12pm ish: Lunch is served in Chernobyl town. Expect a heaping mound of pork steak and chips (amazing), stale bread (less amazing) and some water. There’s tea and coffee if you want to buy it.

1pm to 5pm:

  • Enter the 10km exclusion zone, which requires another passport check.
  • Abandoned kindergarten and a radioactive hotspot. You’ll be allowed to stop and wander around a kindergarten that was evacuated during the meltdown.
  • Chernobyl Nuclear Power Plant. Your van will stop on the road to get a panoramic view of the dome encasing the power plant, and you’ll get a general overview of the area around it.
  • Power Plant stop #2: A close up right beside the plant, where you can view the memorial and generally act badass.
  • Pripyat: Finally, before stopping briefly near the entrance of the town you’ll enter Pripyat , where the van will drop you in the town centre and you’ll head out for a couple of hours with your guide.
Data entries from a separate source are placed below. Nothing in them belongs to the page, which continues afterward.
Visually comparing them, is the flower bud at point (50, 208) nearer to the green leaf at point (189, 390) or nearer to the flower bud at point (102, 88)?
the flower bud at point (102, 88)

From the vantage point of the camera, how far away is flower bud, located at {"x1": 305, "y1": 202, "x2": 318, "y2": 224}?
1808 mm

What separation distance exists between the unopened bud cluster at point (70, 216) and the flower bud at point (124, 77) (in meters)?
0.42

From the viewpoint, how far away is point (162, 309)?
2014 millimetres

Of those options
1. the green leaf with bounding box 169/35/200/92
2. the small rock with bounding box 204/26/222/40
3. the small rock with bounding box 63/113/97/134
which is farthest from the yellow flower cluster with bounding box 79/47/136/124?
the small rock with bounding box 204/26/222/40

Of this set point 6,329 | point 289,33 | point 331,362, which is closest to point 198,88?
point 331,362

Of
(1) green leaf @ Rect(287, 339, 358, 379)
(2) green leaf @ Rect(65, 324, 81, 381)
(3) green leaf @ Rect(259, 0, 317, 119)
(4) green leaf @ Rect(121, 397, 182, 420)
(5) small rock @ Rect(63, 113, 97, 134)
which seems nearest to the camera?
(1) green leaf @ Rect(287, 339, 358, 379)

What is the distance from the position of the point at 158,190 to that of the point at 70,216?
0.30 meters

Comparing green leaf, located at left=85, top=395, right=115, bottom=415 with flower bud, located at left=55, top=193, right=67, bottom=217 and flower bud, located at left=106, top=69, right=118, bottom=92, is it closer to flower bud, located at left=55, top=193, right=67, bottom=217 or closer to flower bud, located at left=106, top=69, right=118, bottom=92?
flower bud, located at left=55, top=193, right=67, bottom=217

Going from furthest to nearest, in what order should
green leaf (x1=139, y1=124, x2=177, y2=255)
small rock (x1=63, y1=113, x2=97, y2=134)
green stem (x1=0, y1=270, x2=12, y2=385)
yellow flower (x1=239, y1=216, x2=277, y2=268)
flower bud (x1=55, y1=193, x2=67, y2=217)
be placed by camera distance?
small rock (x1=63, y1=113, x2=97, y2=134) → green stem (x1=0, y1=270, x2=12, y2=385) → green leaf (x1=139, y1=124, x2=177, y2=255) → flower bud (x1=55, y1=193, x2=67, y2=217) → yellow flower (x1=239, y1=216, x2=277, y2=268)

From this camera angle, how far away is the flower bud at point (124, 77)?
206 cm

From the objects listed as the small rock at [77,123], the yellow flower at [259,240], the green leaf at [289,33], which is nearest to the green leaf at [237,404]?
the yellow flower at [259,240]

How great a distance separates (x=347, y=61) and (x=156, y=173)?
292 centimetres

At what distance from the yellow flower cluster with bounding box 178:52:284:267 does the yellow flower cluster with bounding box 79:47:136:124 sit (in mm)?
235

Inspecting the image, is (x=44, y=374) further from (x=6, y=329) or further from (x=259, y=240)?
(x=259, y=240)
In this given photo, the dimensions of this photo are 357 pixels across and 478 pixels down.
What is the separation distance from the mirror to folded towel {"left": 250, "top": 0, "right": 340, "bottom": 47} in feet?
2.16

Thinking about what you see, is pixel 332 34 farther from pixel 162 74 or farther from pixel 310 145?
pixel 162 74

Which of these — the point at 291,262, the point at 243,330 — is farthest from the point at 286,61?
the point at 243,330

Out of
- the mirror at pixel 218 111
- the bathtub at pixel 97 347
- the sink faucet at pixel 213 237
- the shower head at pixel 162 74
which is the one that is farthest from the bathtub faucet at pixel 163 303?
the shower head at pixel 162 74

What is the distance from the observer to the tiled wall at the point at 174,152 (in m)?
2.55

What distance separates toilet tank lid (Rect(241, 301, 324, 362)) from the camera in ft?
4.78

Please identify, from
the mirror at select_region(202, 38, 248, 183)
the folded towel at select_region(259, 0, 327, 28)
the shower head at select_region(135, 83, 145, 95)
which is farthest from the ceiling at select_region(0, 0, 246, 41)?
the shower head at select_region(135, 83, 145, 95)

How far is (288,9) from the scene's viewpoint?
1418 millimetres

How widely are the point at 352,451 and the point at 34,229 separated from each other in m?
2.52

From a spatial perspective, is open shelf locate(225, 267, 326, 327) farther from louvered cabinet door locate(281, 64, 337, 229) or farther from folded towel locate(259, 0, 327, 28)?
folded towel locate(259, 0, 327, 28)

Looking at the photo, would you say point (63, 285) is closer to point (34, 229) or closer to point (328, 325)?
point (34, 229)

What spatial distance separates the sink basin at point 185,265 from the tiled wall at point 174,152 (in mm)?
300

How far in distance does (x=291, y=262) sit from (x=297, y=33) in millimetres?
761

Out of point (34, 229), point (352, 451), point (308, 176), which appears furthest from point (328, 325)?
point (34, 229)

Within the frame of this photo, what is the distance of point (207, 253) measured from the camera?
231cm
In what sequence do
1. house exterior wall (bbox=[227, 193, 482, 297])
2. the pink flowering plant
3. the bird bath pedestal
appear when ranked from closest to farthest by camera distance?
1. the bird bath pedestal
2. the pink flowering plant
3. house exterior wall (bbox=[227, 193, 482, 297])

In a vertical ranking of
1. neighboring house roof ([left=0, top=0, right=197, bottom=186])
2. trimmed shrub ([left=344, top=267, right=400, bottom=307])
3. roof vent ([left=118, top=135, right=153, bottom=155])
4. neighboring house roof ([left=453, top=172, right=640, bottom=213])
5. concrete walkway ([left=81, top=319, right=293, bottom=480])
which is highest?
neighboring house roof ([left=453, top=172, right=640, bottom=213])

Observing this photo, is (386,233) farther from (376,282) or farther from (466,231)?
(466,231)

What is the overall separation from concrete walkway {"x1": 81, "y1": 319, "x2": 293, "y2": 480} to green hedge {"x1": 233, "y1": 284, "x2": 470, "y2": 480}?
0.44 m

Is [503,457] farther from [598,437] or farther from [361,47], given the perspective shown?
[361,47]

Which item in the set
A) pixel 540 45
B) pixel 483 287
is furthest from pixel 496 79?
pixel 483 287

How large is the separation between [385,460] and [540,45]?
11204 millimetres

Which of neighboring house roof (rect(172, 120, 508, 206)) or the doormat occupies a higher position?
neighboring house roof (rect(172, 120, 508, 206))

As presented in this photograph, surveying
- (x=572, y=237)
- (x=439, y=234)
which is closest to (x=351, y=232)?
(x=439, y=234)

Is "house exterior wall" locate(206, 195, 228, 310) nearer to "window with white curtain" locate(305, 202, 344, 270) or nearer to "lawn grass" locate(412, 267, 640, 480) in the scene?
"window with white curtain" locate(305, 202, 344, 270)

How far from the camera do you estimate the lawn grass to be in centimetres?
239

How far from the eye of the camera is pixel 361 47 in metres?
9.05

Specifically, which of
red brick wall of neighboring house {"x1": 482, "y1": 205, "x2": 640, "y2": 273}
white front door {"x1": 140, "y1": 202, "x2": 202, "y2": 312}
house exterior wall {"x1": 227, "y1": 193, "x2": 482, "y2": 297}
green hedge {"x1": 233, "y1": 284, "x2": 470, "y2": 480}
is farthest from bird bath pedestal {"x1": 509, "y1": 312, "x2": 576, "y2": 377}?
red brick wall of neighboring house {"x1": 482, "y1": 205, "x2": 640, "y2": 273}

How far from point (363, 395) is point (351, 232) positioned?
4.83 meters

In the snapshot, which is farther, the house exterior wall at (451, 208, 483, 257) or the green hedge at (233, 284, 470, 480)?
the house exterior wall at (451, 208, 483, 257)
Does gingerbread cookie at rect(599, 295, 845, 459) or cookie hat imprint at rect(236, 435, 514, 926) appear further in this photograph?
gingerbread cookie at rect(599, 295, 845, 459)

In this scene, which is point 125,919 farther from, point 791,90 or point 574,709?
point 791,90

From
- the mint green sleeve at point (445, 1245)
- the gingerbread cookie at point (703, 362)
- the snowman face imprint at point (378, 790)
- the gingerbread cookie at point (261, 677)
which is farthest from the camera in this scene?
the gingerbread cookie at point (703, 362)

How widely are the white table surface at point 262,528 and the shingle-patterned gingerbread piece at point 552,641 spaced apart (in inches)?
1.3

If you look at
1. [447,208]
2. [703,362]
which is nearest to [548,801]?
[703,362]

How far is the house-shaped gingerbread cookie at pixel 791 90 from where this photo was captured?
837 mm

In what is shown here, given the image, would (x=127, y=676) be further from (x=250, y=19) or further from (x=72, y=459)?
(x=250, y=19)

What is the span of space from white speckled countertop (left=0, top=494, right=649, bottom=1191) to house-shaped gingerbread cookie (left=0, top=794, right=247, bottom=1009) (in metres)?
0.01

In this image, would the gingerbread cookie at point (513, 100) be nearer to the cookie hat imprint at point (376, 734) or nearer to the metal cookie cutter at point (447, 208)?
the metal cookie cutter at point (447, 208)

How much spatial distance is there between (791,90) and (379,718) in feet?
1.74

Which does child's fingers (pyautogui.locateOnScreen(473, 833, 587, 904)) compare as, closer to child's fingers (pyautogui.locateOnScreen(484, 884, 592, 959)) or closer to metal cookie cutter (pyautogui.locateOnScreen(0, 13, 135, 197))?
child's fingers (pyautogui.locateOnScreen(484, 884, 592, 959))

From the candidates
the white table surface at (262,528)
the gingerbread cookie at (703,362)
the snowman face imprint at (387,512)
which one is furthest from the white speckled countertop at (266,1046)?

Your guide will point out several points of interest: abandoned supermarkets, town hall, sports stadiums and – the pis-de-resistance – the famed yellow Ferris Wheel. If you’re lucky – you’ll then get to go and find the town swimming pool, which is apparently quite the big deal as it was in some form of video game….?! (Calm down plebs, I know what Call of Duty is…)

5pm: You’ll head back for Kiev – but not before a couple of stops at the border controls to check your radioactivity levels. Relax, we haven’t seen anyone fail (yet). 

Visas to get into Ukraine:

New Zealanders (and several other nationalities) can get a visa on arrival at Kiev Boryspil International Airport, Odessa International Airport and Odessa Marine Trade Port – but it will cost you. A 15-day tourist visa is a pricey US$100, UAH2550, or NZ$136. There’s also the small fact that you never quite know when the person supposed to be manning that desk will actually be there. For example, my plane arrived at about 8am, and the person handling visas didn’t turn up until about 10am.

They’ll then rush you through applying for the visa on one of their computers (they’ll also ask you for medical insurance and will take your photo) and hurry you out the other side. One particularly vile woman might also start whacking you on the arm when you can’t find your credit card in your purse fast enough. Then, you might say “That’s not very nice. You’re not making me want to ever come back here,” and another airport employee sitting out the back might yell over the divider “Good! We don’t want you to come back – get out of Ukraine!!”, without a hint of humour in his voice. I tell ya, the first impressions of this place ain’t great.

Be sure to carry the money for the visa in cash – they do have a credit card machine out the back, but the disapproving looks and annoyance of your incompetence is just not worth it.